Le API, accessibili ai Governi, saranno messe a disposizione con un aggiornamento automatico via Play Store. Ma ci sono dei limiti: sia per i dispositivi più datati che per quelli prodotti da Huawei o venduti in Cina da altri brand
La settimana scorsa Apple e Google hanno annunciato di aver unito le forze per mettere a punto, in breve tempo, un sistema per il monitoraggio e il contenimento del coronavirus attraverso il tracciamento sicuro degli utenti. C’è un gruppo di lavoro congiunto che sta progettando e valutando gli strumenti che sfrutteranno iPhone e smartphone Android per seguire anonimamente i nostri movimenti, tramite Bluetooth, integrarsi magari con le diverse applicazioni nazionali e avvisarci se e quando saremo entrati in contatto con un soggetto positivo. Facendo scattare le procedure del caso a seconda del contesto legislativo e sanitario.
Api pronte entro maggio
Entro il mese prossimo saranno pronte le API, cioè i diversi strumenti per facilitare lo sviluppo delle applicazioni da parte di governi e istituzioni sanitarie internazionali. Per cui questi soggetti potranno partire subito e rendere disponibili le piattaforme per i cittadini, senza perdere altro tempo. Ci vorrà invece un po’ di più per rilasciare degli aggiornamenti integrati direttamente nei sistemi operativi mobili, cioè Android e iOS.
Proprio Google ha confermato, in questo senso, che userà l’infrastruttura dei servizi Google Play per aggiornare i telefoni del robottino verde. Non si affiderà dunque ai singoli produttori, che con le loro versioni customizzate potrebbero impiegare davvero troppo tempo ad aggiornare i telefoni. In questo modo moltissimi utenti, potenzialmente miliardi, vedranno il proprio telefono trasformato in strumento utile grazie a una modifica automatica nel proprio sistema operativo.
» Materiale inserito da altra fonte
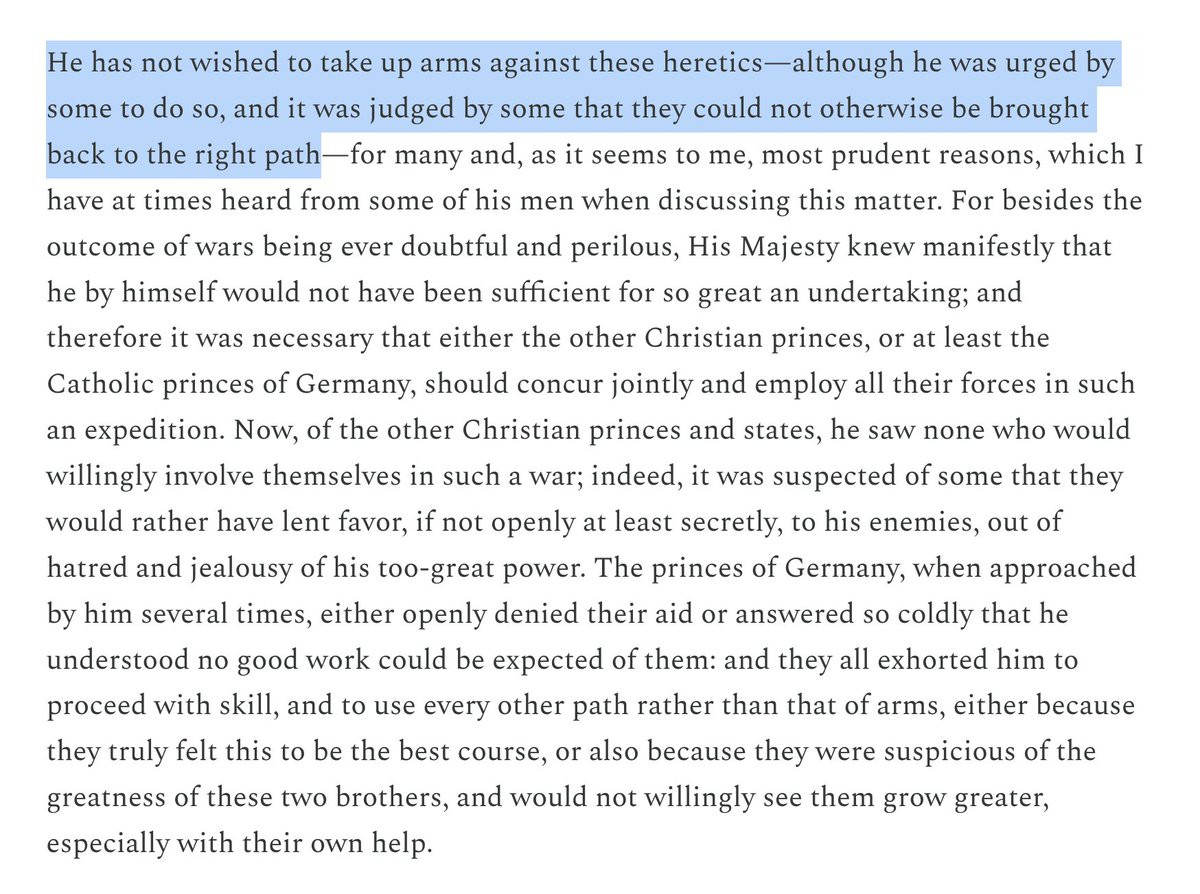 He has not wished to take up arms against these heretics—although he was urged by some to do so, and it was judged by some that they could not otherwise be brought back to the right path—for many and, as it seems to me, most prudent reasons, which I have at times heard from some of his men when discussing this matter. For besides the outcome of wars being ever doubtful and perilous, His Majesty knew manifestly that he by himself would not have been sufficient for so great an undertaking; and therefore it was necessary that either the other Christian princes, or at least the Catholic princes of Germany, should concur jointly and employ all their forces in such an expedition. Now, of the other Christian princes and states, he saw none who would willingly involve themselves in such a war; indeed, it was suspected of some that they would rather have lent favor, if not openly at least secretly, to his enemies, out of hatred and jealousy of his too-great power. The princes of Germany, when approached by him several times, either openly denied their aid or answered so coldly that he understood no good work could be expected of them: and they all exhorted him to proceed with skill, and to use every other path rather than that of arms, either because they truly felt this to be the best course, or also because they were suspicious of the greatness of these two brothers, and would not willingly see them grow greater, especially with their own help.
Il problema dei sistemi operativi
Rimangono però in sospeso alcuni problemi non secondari. Primo, l’aggiornamento sarà disponibile solo per telefoni che usano da Marsmallow in su, cioè da Android 6 rilasciato nel 2015. Stando ai dati dello scorso anno, sicuramente da rivedere al ribasso ma pur sempre significativi, c’è ancora un buon 20% abbondante di dispositivi che usano versioni obsolete dell’ambiente di Mountain View, precedenti alla sesta. Si tratta di utenti che rimarranno esclusi da quello strumento, che si preannuncia fondamentale per il contenimento dell’epidemia.
E quello dei dispositivi venduti in Cina
Non solo. Gli smartphone venduti in Cina, così come quelli Huawei venduti in tutto il mondo nonostante il bando statunitense, non hanno a disposizione i Google Mobile Services. Al momento, insomma, non potrebbero utilizzare quel metodo di contact tracing (per quanto nella Repubblica popolare ve ne siano di più capillari e invasivi per la riservatezza personale, ma questa è un’altra storia).
BigG pubblicherà uno schema tecnico e una serie di informazioni per dare l’opportunità a questi gruppi di replicare il sistema di tracciamento sicuro e anonimo sviluppato nel contesto dell’alleanza con la Mela. Per cui starà poi a Huawei, a Xiaomi – per i telefoni venduti in patria – e agli altri costruttori allinearsi e decidere se e come implementare quella soluzione per i dispositivi venduti in Cina e ovunque non ci siano i GMS a bordo.